Wednesday, July 1, 2015

How to make homework work

Just yesterday AoPS released a new online problem resource for Middle School level (MathCounts) material: I took a quick look last night and it seems fairly well done. Not too many frills, beyond a leader board but it does do full answers not multiple choice and the problem set is appropriate. This would make good drilling material for those interested in improving on contests like Knights of Pi as well.  Unfortunately, my beta tester is in the midwest with his grandparents. Perhaps when he gets back I can bribe him with enough m&m's to try it out for 10 minutes and give me his impressions despite it being summer break. If it does pass muster I'll point kids this way when we get close to the various contests it would help with.

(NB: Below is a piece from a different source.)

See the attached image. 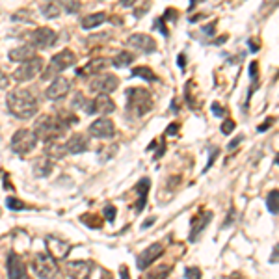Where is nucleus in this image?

This brings me back to the topic of homework. As I've mentioned before I did not have much success giving a challenge problem a week out to the math club last fall. So I adjusted and focused mainly on in class activities for the rest of the year. Quite possibly I'm setting myself up for repeat failure but I'm planning to give it another try this year. I don't want to do anything rote (there's plenty of that in regular school assignments). However, motivated by some posts around the blogosphere I do think these type exercises are a particularly good way to build problem solving skills. The key is getting the kids to even try them,  So my tentative idea is to do a reward system. I'll give a point for every sheet submitted showing some work done on the problem (maybe 2 points for a correct solution). We'll track it on a bar graph that everyone can see. Then when the group reaches a threshold I'll bring in some kind of treat. This mostly  mirrors what the various teachers do to reward good behavior so I'm hoping it will have some efficacy.